#### Required work
A bare number is required: the count of lines in the material below that hold the word "States".

#### Supplied entries
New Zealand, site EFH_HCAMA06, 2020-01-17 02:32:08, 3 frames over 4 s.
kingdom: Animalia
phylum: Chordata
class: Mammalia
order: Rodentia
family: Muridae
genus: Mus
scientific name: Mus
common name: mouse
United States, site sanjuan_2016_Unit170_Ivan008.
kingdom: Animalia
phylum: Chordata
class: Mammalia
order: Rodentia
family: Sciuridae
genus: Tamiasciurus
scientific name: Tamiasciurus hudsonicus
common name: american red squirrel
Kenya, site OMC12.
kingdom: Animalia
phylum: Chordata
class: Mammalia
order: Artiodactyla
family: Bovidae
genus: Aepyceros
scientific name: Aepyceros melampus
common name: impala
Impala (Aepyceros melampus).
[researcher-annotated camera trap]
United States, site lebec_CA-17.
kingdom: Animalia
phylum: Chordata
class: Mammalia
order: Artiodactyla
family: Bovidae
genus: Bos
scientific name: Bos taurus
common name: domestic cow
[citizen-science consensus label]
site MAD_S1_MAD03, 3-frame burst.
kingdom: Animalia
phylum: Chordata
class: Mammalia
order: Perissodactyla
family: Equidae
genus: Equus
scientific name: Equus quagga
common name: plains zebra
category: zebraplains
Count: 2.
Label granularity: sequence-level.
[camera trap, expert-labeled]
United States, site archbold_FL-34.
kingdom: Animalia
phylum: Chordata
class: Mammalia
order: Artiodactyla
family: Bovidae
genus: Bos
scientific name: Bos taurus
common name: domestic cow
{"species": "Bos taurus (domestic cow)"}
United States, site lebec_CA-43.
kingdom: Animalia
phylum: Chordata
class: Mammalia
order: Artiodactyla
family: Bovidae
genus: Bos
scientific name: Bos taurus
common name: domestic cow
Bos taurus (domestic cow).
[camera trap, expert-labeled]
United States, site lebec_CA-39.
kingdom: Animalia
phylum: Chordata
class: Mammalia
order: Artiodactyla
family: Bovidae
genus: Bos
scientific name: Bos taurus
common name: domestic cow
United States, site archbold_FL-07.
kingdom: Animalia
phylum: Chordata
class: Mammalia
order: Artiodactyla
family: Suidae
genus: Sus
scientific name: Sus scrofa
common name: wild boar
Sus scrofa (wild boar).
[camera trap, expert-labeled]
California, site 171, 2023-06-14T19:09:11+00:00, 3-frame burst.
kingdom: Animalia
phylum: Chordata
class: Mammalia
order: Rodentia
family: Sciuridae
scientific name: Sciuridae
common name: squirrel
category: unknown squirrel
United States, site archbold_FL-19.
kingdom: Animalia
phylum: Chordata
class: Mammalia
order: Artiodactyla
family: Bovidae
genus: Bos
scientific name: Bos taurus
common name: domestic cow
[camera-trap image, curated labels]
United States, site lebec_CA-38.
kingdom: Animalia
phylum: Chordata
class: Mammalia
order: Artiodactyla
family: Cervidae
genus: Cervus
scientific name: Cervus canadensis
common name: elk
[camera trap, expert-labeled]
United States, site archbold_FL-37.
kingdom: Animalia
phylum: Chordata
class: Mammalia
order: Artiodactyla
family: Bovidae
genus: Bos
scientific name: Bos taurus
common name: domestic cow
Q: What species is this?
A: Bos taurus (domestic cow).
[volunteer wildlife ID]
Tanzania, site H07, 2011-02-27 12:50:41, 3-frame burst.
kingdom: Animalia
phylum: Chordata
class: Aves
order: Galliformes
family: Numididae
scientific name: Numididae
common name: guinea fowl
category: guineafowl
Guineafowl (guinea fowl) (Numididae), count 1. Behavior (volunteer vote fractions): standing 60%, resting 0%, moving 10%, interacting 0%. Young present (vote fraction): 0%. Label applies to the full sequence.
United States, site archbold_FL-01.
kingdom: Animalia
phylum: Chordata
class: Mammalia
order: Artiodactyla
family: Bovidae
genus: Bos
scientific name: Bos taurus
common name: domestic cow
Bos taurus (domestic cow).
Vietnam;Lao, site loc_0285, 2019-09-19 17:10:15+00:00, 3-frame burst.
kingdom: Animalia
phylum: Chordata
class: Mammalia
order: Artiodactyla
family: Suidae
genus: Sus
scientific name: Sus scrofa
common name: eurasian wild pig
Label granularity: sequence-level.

#### Exercise output
10